Could someone help me identify where I might be going wrong?

whatever dataset you work on, imo you cannot use ORB features (rather use SIFT).
opencv’s BoW implementation only has a KMeans clusterer for training, and there is no meaningful L2 distance (used there) for ORB, a binary feature.
to make it work with ORB, you’d need a KMajority(or such) clusterer , something that works properly with HAMMING distance.

clearly, don’t steal from idiot posts on SO !!

the clusters/histograms need weighting. look up “tf-idf”.

that is, unless there’s magic in opencv that claims to do this for you.

don’t just go by what someone wrote in the paper, go by their proof of concept implementation

1 Like

I appreciate your support. I am now using SIFT.

Also, I have corrected the mistake pointed by you.

cv::Mat allDesc32F;
allDesc.convertTo(allDesc32F, CV_32F); // for kmean

what ? not at all.
using SIFT will already return float32 features, thus it does not need further conversion.

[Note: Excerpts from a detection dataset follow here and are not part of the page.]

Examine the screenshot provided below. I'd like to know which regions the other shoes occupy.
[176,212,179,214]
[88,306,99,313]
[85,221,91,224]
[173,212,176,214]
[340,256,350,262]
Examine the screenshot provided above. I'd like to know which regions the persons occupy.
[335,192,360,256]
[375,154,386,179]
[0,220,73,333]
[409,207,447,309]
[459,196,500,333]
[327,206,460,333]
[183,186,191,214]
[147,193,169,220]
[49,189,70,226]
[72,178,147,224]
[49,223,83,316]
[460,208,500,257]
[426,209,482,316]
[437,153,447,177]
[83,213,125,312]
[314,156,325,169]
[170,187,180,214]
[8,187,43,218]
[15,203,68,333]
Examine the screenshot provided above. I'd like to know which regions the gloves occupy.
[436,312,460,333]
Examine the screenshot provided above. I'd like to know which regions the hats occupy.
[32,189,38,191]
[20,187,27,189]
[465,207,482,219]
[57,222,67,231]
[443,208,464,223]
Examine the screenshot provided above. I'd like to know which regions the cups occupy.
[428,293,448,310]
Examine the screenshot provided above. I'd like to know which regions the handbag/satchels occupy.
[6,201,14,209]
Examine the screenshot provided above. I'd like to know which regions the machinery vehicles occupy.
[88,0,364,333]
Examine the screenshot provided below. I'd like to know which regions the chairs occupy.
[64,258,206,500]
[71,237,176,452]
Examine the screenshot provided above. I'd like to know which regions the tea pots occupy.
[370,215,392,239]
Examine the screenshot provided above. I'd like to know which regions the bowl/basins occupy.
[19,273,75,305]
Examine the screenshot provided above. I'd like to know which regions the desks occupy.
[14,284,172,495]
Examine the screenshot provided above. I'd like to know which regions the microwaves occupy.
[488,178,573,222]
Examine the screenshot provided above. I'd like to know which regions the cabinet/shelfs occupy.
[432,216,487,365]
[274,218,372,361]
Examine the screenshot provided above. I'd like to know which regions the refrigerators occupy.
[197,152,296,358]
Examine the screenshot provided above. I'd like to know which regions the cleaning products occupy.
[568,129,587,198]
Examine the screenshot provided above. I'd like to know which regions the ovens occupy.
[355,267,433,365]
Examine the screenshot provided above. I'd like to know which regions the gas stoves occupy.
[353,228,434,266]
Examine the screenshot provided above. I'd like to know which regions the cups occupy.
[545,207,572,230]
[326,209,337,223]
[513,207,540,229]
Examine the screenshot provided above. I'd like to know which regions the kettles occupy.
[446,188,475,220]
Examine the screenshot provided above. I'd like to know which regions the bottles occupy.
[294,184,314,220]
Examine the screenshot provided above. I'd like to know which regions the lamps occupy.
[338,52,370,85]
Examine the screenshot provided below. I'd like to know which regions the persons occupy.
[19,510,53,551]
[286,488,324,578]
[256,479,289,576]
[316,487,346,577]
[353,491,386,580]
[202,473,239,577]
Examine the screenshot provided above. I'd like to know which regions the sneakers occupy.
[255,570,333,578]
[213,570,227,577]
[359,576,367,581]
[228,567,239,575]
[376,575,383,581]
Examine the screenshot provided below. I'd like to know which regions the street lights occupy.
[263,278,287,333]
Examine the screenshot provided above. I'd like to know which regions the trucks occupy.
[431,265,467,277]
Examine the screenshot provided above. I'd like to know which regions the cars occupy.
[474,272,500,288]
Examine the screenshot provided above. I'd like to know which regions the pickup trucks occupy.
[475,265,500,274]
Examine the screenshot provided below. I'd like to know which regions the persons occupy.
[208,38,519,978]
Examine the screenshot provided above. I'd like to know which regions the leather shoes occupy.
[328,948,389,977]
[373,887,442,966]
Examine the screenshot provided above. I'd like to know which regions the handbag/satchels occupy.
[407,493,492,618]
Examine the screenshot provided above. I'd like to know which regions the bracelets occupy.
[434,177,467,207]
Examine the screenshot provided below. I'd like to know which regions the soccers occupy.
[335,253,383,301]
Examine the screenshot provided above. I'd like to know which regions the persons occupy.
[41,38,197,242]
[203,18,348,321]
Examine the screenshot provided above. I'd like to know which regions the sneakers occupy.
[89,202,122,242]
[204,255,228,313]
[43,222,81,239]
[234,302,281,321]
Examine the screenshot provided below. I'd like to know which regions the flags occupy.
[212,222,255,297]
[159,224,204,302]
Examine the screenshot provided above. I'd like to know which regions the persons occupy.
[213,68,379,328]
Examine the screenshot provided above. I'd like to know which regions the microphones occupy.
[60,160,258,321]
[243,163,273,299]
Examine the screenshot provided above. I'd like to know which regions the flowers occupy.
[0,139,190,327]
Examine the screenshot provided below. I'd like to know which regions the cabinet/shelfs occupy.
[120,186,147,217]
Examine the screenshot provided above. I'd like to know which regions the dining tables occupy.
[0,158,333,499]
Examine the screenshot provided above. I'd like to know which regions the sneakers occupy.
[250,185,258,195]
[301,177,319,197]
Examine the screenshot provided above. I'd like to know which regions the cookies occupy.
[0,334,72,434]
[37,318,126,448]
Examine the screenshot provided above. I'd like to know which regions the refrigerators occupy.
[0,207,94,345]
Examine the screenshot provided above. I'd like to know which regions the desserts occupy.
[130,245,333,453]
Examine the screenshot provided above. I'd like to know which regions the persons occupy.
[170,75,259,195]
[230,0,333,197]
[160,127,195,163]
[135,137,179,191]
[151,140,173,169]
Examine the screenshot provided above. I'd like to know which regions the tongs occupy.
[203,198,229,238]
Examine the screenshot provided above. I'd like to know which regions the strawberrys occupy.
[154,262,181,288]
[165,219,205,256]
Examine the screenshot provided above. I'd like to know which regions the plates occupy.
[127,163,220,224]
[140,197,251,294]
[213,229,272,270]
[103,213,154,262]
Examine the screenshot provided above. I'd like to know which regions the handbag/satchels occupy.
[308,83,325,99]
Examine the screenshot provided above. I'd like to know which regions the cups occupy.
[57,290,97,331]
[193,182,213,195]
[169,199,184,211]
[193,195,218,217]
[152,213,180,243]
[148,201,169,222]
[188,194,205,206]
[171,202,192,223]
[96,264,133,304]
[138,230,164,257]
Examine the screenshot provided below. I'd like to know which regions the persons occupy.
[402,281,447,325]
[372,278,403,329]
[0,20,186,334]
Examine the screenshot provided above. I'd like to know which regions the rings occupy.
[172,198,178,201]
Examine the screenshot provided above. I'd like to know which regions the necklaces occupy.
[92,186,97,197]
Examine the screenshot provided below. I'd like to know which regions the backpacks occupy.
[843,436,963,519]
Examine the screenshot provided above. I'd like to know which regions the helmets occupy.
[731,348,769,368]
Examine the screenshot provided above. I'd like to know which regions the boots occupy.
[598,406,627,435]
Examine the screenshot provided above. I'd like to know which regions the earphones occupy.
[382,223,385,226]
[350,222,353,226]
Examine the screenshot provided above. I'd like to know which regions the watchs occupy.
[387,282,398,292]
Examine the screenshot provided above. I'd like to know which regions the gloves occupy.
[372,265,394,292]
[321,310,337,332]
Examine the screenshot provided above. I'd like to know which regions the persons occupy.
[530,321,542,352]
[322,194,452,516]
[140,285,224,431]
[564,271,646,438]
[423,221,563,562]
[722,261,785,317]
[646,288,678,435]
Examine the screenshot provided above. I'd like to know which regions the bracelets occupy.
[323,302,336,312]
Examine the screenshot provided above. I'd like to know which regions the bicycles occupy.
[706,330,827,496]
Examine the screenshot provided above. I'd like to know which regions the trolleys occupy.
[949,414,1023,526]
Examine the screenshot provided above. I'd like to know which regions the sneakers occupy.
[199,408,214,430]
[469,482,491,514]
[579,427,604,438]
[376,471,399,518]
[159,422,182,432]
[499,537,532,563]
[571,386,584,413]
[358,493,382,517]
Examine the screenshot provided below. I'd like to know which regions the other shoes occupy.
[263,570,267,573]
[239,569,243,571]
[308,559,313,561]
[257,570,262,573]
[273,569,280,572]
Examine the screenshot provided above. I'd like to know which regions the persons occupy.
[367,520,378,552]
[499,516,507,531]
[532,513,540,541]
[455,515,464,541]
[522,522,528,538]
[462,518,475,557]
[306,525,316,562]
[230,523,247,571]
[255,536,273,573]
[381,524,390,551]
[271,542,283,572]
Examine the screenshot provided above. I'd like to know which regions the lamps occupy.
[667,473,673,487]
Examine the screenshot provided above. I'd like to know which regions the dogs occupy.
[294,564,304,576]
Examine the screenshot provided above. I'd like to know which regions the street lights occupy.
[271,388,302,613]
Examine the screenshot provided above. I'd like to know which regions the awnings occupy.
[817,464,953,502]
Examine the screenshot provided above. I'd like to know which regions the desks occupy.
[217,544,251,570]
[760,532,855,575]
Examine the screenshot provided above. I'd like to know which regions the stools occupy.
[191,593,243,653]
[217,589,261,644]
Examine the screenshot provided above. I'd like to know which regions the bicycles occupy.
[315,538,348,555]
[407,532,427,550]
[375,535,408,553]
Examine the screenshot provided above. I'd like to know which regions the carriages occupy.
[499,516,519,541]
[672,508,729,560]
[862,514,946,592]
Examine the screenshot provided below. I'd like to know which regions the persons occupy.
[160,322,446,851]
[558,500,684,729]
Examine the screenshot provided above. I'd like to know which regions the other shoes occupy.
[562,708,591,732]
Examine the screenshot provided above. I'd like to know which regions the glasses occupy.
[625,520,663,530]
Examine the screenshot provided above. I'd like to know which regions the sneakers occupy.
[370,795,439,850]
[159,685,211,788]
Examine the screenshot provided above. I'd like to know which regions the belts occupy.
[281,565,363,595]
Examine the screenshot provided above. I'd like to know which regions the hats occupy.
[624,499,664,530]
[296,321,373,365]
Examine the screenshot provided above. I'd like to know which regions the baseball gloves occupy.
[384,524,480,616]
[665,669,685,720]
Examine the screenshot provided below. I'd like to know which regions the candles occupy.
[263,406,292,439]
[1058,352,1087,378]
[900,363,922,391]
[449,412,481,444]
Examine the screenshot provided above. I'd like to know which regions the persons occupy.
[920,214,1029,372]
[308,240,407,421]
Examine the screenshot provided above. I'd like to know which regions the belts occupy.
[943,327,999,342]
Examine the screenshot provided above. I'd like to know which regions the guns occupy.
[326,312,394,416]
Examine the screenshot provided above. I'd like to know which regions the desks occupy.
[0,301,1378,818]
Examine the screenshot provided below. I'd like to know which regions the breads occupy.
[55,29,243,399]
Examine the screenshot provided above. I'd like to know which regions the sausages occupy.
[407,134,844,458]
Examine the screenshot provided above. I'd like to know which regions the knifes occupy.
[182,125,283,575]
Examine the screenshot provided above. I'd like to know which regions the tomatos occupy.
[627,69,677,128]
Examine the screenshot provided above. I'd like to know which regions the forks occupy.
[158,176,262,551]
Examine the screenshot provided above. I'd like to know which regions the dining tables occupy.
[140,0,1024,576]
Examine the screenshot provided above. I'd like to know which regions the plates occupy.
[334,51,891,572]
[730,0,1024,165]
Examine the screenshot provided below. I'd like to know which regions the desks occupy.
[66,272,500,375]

just remove it, it’s a leftover of the ill-fated idea of converting binary features to something that works with L2/kmeans

again, 32*8 bits in an ORB descriptor do NOT form ‘numbers’, they’re just ‘bitstrings’

1 Like

Thank you for your suggestion. TF-IDF = TF * IDF = n_id/n_d * log(N/N_i).
I have implemented TF-IDF as two functions: one that returns IDF and the other that calculates TF-IDF. I created a histogram containing the TF-IDF values of all images in the dataset.
Now, for the query image, I use the same IDF values from the dataset but calculate the TF based on the query image. This approach seems to work, but is it correct? Or I have to update IDF as well?